Un député fédéral veut rémunérer les mères porteuses

S’il n’en tenait qu’au député — temporairement indépendant — Dean Del Mastro, les mères porteuses canadiennes seraient rémunérées pour leur labeur. Selon lui, interdire leur rémunération ne fait que pousser les couples infertiles vers les États-Unis, ou pire vers la clandestinité.

 

Le fait de porter un enfant pour autrui n’est pas interdit au Canada. Cependant, on ne peut être payé pour le faire.
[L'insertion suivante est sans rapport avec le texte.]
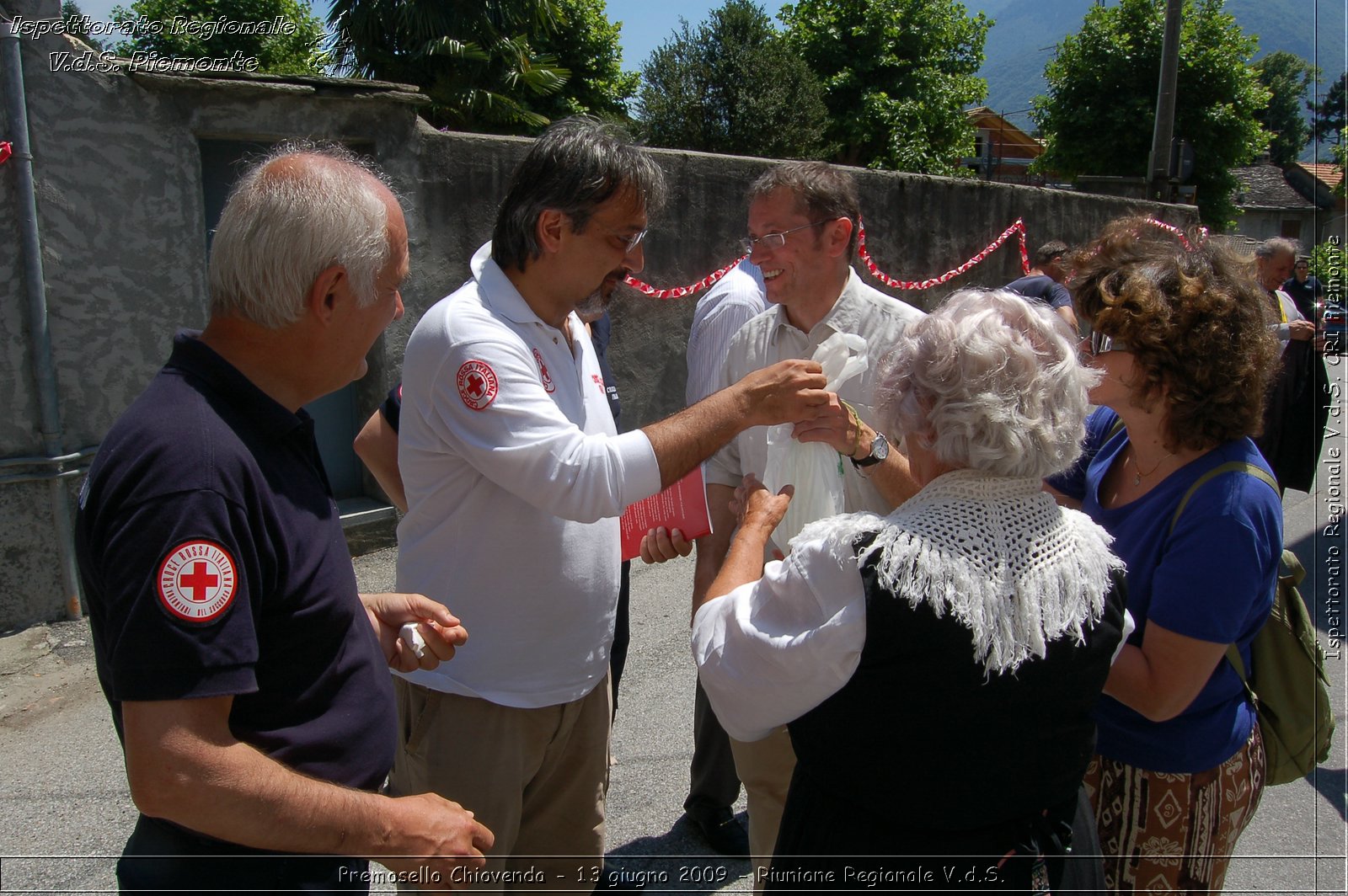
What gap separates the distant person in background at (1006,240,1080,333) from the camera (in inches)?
247

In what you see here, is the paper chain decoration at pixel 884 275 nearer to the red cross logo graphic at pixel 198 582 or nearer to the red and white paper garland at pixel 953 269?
the red and white paper garland at pixel 953 269

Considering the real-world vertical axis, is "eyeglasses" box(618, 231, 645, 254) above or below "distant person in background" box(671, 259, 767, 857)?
above

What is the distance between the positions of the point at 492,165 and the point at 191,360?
448cm

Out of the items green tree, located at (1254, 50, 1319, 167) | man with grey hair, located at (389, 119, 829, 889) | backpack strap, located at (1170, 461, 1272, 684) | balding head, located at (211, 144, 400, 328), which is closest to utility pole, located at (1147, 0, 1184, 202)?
backpack strap, located at (1170, 461, 1272, 684)

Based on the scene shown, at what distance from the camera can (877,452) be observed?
2.15 meters

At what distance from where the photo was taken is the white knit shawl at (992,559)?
133 cm

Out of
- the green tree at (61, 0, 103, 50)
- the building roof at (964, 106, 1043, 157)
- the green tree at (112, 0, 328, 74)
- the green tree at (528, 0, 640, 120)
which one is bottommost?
the green tree at (61, 0, 103, 50)

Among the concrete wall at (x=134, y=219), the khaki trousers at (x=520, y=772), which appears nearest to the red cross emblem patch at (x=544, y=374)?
the khaki trousers at (x=520, y=772)

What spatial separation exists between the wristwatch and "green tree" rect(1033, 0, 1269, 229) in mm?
25143

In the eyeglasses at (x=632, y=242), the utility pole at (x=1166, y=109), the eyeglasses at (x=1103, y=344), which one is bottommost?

Le couple infertile ne peut que dédommager la mère porteuse pour les frais directement liés à sa grossesse (achats de vêtements de maternité, salaire perdu pour rendez-vous médicaux, etc.).

 

L’interdiction « a forcé plusieurs familles à se rendre principalement aux États-Unis où ils doivent faire face à des coûts considérables ou, plus dérangeant encore, en a attiré plusieurs vers le marché noir canadien des contrats non réglementés », déplore le député dans un communiqué de presse.

 

C’est la Loi sur la procréation assistée du Canada de 2004 qui « interdit de rétribuer une personne de sexe féminin pour qu’elle agisse à titre de mère porteuse ». À l’époque, les élus avaient convenu que la maternité de substitution devrait rester un acte altruiste, au même titre que le don d’organes ou de sang, pour éviter de commercialiser le corps humain.

 

En entrevue avec Le Devoir,Dean Del Mastro explique que cela relève de « l’hypocrisie ». « On dit qu’on a mis cette interdiction en place parce qu’on ne veut pas commercialiser le corps humain, mais on n’a aucun problème avec ça si la commercialisation du corps humain a lieu en dehors des frontières canadiennes. C’est une hypocrisie absolue. »

 

Dean Del Mastro ne croit pas que la rémunération incitera des femmes défavorisées à louer leur utérus. « L’expérience dans les autres juridictions, aux États-Unis en tout cas, est que les femmes qui décident de porter pour autrui le font par altruisme. Elles ne le font pas pour l’argent. Elles le font d’abord parce qu’elles pensent qu’elles aident des gens. »

 

M. Del Mastro déposera son projet de loi lundi, mais comme il figure tout en bas de la liste des priorités, il a peu de chance que son bébé soit voté d’ici l’élection de 2015. Il espère donc qu’un autre élu ou un sénateur le reprenne à son compte. Il dit ne pas avoir été influencé par un événement particulier, mais plutôt par l’expérience personnelle d’amis.

 

M. Del Mastro siège comme « indépendant conservateur » depuis septembre dernier quand des accusations de fraudes électorales ont été déposées contre lui en lien avec le scrutin de 2008.

 

Son projet de loi permettra aussi aux provinces qui le désirent d’instaurer des contrats types pour encadrer les maternités de substitution. Au Québec, le Code civil stipule que les contrats entre un couple et une mère porteuse sont « nuls de nullité absolue ». Cela signifie que la mère porteuse peut décider à la dernière minute de garder pour elle le bébé qu’elle porte sans que le couple infertile ait de recours. Inversement, le couple peut décider de ne pas adopter l’enfant de la mère porteuse. Celle-ci restera « prise » avec le bébé. Il reviendra au Québec, estime M. Del Mastro, de changer cela s’il le souhaite. Son projet de loi ne fera que lui en donner la possibilité.